Particularly suitable examples of these polymers are copolymers of didodecyl fumarate, vinyl acetate and maleic anhydride; ditetradecyl fumarate, vinyl acetate and maleic anhydride; dihexadecyl fumarate, vinyl acetate and maleic anhydride; or the corresponding copolymers in which the itaconate is used instead of the fumarate.
In the abovementioned examples of suitable polymers, the desired amide is obtained by reacting the polymer which contains anhydride groups with a secondary amine of the formula HNR6R7 (optionally also with an alcohol when an esteramide is formed). When polymers which contain an anhydride group are reacted, the resulting amino group will be ammonium salts and amides. Such polymers may be used with the proviso that they contain at least two amide groups. It is essential that the polymer which contains at least two amide groups contains at least one alkyl group having at least 10 carbon atoms. This long-chain group which may be a straight-chain or branched alkyl group may be bonded via the nitrogen atom of the amide group.
The amines suitable for this purpose may be reproduced by the formula R6R7 NH and the polyamines by R6NH[R19NH]xR7 where R19 is a bivalent hydrocarbon group, preferably an alkylene or hydrocarbon-substituted alkylene group, and x is an integer, preferably in the range from 1 to 30. Preferably, one of the two or both R6 and R7 radicals contain at least 10 carbon atoms, for example from 10 to 20 carbon atoms, for example dodecyl, tetradecyl, hexadecyl or octadecyl.
Examples of suitable secondary amines are dioctylamine and those which contain alkyl groups having at least 10 carbon atoms, for example didecylamine, didodecylamine, dicocoamine (i.e. mixed C12-C14-amines), dioctadecylamine, hexadecyloctadecylamine, di(hydrogenated tallow)amine (approximately 4% by weight of n-C14-alkyl, 30% by weight of n-C10-alkyl, 60% by weight of n-C18-alkyl, the remainder is unsaturated).
Examples of suitable polyamines are N-octadecylpropanediamine, N,N′-dioctadecylpropanediamine, N-tetradecylbutanediamine and N,N′-dihexadecylhexanediamine, N-cocopropylenediamine (C12/C14-alkylpropylenediamine), N-tallow propylenediamine (C16/C18-alkylpropylenediamine).
The amide-containing polymers typically have an average molecular weight (number-average) of from 1000 to 500 000, for example from 10000 to 100 000.
6. Copolymers of styrene, of its derivatives or aliphatic olefins having from 2 to 40 carbon atoms, preferably having from 6 to 20 carbon atoms, and olefinically unsaturated carboxylic acids or carboxylic anhydrides which have been reacted with amines of the formula HNR6R7. The reaction may be carried out before or after the polymerization.
Specifically, the structural units of the copolymers derive, for example, from maleic acid, fumaric acid, tetrahydrophthalic acid, citraconic acid, preferably maleic anhydride.

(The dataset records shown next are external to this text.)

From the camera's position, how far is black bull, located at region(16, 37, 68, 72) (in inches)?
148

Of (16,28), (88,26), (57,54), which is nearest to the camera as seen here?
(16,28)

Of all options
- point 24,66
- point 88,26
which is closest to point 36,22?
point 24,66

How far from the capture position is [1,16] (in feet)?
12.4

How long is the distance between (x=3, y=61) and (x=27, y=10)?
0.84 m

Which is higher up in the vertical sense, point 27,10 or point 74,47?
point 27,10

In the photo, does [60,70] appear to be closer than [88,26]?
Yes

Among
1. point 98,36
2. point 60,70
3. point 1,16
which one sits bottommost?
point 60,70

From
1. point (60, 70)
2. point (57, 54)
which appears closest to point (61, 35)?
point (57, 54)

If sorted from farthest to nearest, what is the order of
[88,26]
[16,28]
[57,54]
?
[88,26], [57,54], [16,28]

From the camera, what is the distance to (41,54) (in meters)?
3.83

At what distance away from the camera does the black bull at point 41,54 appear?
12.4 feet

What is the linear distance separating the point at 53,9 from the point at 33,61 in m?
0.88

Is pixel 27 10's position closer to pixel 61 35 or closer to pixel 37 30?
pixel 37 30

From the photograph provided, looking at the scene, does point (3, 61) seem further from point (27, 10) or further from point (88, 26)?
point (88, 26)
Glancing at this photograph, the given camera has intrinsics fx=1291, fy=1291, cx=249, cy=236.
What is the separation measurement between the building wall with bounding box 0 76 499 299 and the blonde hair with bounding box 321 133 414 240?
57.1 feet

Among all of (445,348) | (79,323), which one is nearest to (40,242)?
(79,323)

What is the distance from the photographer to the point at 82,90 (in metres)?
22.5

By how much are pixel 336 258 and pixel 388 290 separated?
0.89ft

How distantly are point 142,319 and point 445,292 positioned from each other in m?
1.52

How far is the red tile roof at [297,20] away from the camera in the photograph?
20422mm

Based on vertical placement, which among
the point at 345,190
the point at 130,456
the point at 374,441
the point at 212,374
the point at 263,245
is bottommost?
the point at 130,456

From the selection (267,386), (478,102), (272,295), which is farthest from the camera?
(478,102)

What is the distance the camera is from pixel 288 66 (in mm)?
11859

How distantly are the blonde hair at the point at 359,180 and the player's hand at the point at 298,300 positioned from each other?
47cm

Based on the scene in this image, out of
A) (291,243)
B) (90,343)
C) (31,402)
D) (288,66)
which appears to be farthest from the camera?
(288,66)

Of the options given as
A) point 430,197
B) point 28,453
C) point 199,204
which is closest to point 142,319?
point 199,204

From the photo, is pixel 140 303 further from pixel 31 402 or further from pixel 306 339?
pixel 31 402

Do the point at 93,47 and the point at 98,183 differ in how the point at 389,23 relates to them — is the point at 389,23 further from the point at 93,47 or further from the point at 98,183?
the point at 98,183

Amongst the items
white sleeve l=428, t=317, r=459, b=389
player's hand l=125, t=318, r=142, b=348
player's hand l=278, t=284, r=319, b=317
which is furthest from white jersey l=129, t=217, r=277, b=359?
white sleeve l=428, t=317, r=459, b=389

They may be used either in the form of their homopolymers or of the copolymers. Suitable comonomers are: styrene and alkylstyrenes, straight-chain and branched olefins having from 2 to 40 carbon atoms, and also their mixtures with each other. Examples include: styrene, α-methylstyrene, dimethylstyrene, α-ethylstyrene, diethylstyrene, i-propylstyrene, tert-butylstyrene, ethylene, propylene, n-butylene, diisobutylene, decene, dodecene, tetradecene, hexadecene, octadecene. Preference is given to styrene and isobutene, particular preferably to styrene.
Examples of specific polymers include: polymaleic acid, a molar styrene/maleic acid copolymer having an alternating structure, styrene/maleic acid copolymers in a ratio of 10:90 and having a random structure, and an alternating copolymer of maleic acid and i-butene. The molar masses of the polymers are generally from 500 g/mol to 20 000 g/mol, preferably from 700 to 2000 g/mol.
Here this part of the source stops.